*Task requirements*: Reproduce all the entries exactly and keep the pictures out.

Data entries
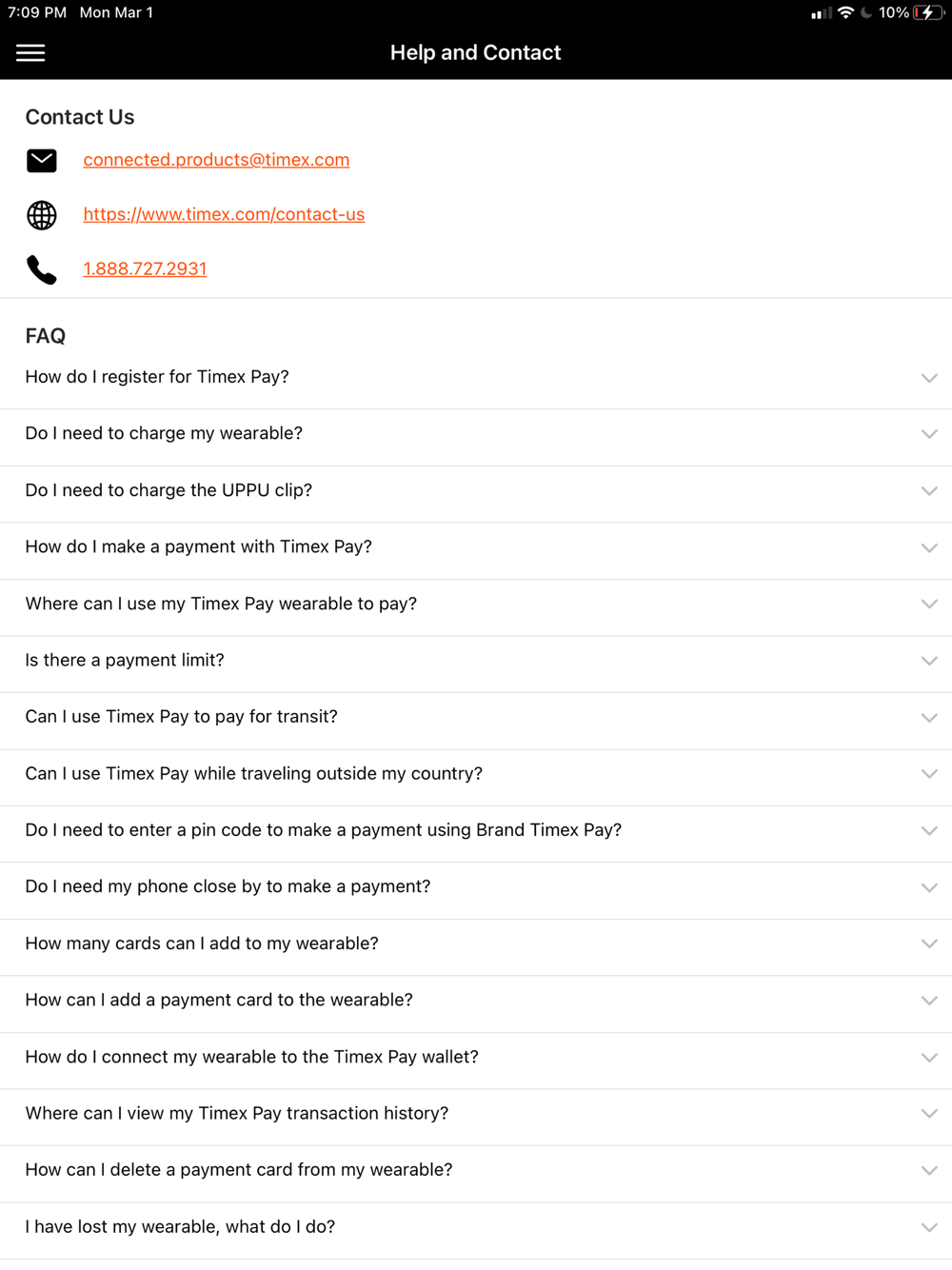 7:09 PM Mon Mar 1

10%

Help and Contact

Contact Us

connected.products@timex.com

https://www.timex.com/contact-us

1.888.727.2931

FAQ

How do I register for Timex Pay?

Do I need to charge my wearable?

Do I need to charge the UPPU clip?

How do I make a payment with Timex Pay?

Where can I use my Timex Pay wearable to pay?

Is there a payment limit?

Can I use Timex Pay to pay for transit?

Can I use Timex Pay while traveling outside my country?

Do I need to enter a pin code to make a payment using Brand Timex Pay?

Do I need my phone close by to make a payment?

How many cards can I add to my wearable?

How can I add a payment card to the wearable?

How do I connect my wearable to the Timex Pay wallet?

Where can I view my Timex Pay transaction history?

How can I delete a payment card from my wearable?

I have lost my wearable, what do I do?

*Exercise output*:
 7:09 PM Mon Mar 1

10%

Help and Contact

Contact Us

connected.products@timex.com

https://www.timex.com/contact-us

1.888.727.2931

FAQ

How do I register for Timex Pay?

Do I need to charge my wearable?

Do I need to charge the UPPU clip?

How do I make a payment with Timex Pay?

Where can I use my Timex Pay wearable to pay?

Is there a payment limit?

Can I use Timex Pay to pay for transit?

Can I use Timex Pay while traveling outside my country?

Do I need to enter a pin code to make a payment using Brand Timex Pay?

Do I need my phone close by to make a payment?

How many cards can I add to my wearable?

How can I add a payment card to the wearable?

How do I connect my wearable to the Timex Pay wallet?

Where can I view my Timex Pay transaction history?

How can I delete a payment card from my wearable?

I have lost my wearable, what do I do?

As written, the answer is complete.